TEXT BLOCK:
--- START ---
Saturday 4 July 2015

Bats prefer rashers

As Emma Teeling at UCD is fond of asserting, a fifth of all the species of mammal on this planet are bats.  They make a living a remarkable diversity of ways.  The nine species of native Irish bats [ialtóg or sciathain leatháir {leather-wing}] are all insectivores but, like different zebra and their grasses, they clear the sky of different species of flying insects. The common Irish name of Myotis daubentoni, for example, is ialtóg uisce - the water bat - for its characteristic coursing over waterways hoovering up midges.  Just as you can study the DNA in antelope poo to determine what grass species dik-diks and springboks eat, you can analyse the droppings of bats under their roosts and see what insect wing-cases come through. That's all messy low-tech sifting and doesn't require DNA technology.
--- END ---
EXTRACTED DATA:
--- START ---
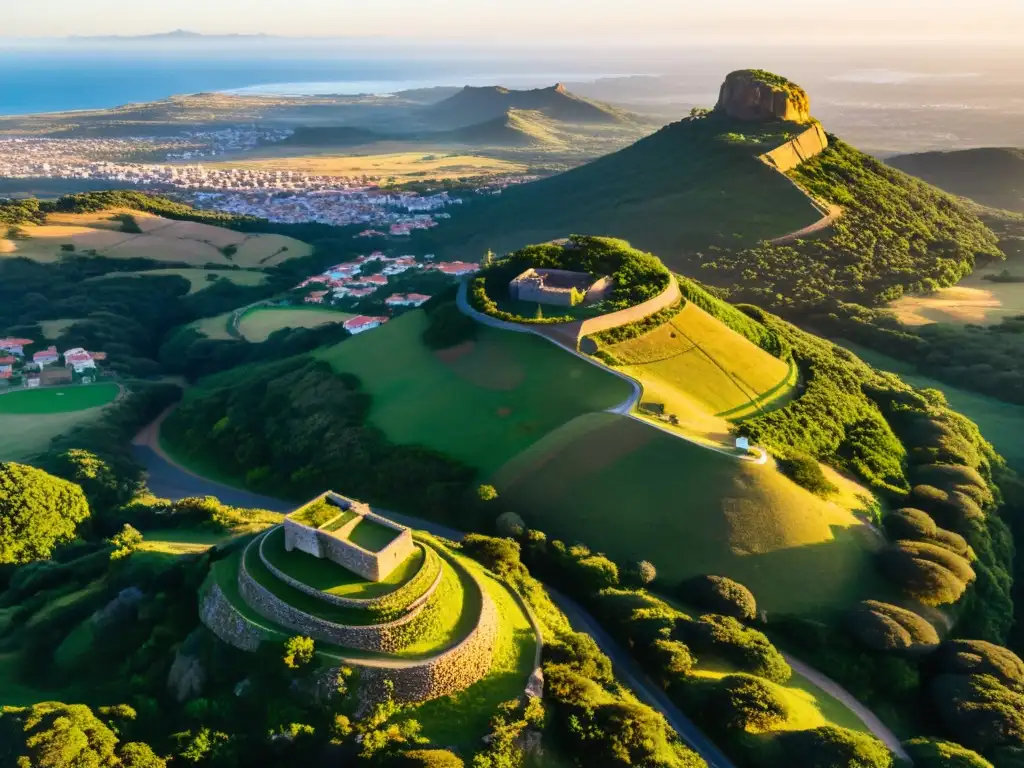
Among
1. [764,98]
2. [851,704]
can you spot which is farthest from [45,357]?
[764,98]

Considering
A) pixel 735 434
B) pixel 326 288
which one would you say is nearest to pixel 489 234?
pixel 326 288

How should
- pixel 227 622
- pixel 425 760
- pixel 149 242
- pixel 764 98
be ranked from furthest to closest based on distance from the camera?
pixel 149 242, pixel 764 98, pixel 227 622, pixel 425 760

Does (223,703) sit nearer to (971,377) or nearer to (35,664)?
(35,664)

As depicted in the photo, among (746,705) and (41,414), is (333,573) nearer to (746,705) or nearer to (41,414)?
(746,705)

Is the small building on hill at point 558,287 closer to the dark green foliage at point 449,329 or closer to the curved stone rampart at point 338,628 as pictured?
the dark green foliage at point 449,329

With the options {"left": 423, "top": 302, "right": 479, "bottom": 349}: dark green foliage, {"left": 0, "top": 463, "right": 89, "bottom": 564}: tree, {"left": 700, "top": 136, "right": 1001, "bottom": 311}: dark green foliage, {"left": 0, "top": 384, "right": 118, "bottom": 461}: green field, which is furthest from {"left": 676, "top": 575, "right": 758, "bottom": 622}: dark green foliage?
{"left": 700, "top": 136, "right": 1001, "bottom": 311}: dark green foliage

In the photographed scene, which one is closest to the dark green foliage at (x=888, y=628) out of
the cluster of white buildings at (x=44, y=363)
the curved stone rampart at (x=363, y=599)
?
the curved stone rampart at (x=363, y=599)

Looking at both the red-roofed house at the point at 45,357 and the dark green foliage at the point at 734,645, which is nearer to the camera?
the dark green foliage at the point at 734,645
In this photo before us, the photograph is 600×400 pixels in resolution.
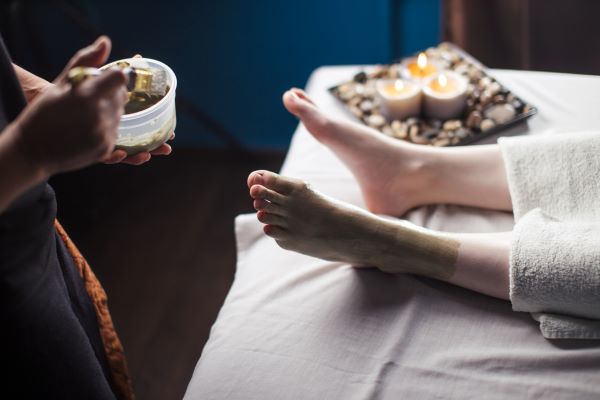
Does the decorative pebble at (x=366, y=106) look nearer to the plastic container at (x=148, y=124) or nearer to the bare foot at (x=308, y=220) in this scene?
the bare foot at (x=308, y=220)

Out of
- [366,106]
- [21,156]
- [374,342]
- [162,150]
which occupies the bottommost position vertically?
[374,342]

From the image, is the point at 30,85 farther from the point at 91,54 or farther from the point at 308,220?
the point at 308,220

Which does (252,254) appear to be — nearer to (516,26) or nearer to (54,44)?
(516,26)

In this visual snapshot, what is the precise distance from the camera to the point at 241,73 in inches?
77.3

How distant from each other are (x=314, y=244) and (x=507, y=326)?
297 mm

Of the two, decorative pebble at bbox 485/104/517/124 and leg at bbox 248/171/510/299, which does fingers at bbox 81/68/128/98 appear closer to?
--- END ---
WORK TO BE COMPLETED:
Rewrite the bat article between "Bats prefer rashers" and "require DNA technology.", inclusive, changing "midges" to "gnats".

RESULT OF THE TASK:
Bats prefer rashers

As Emma Teeling at UCD is fond of asserting, a fifth of all the species of mammal on this planet are bats.  They make a living a remarkable diversity of ways.  The nine species of native Irish bats [ialtóg or sciathain leatháir {leather-wing}] are all insectivores but, like different zebra and their grasses, they clear the sky of different species of flying insects. The common Irish name of Myotis daubentoni, for example, is ialtóg uisce - the water bat - for its characteristic coursing over waterways hoovering up gnats.  Just as you can study the DNA in antelope poo to determine what grass species dik-diks and springboks eat, you can analyse the droppings of bats under their roosts and see what insect wing-cases come through. That's all messy low-tech sifting and doesn't require DNA technology.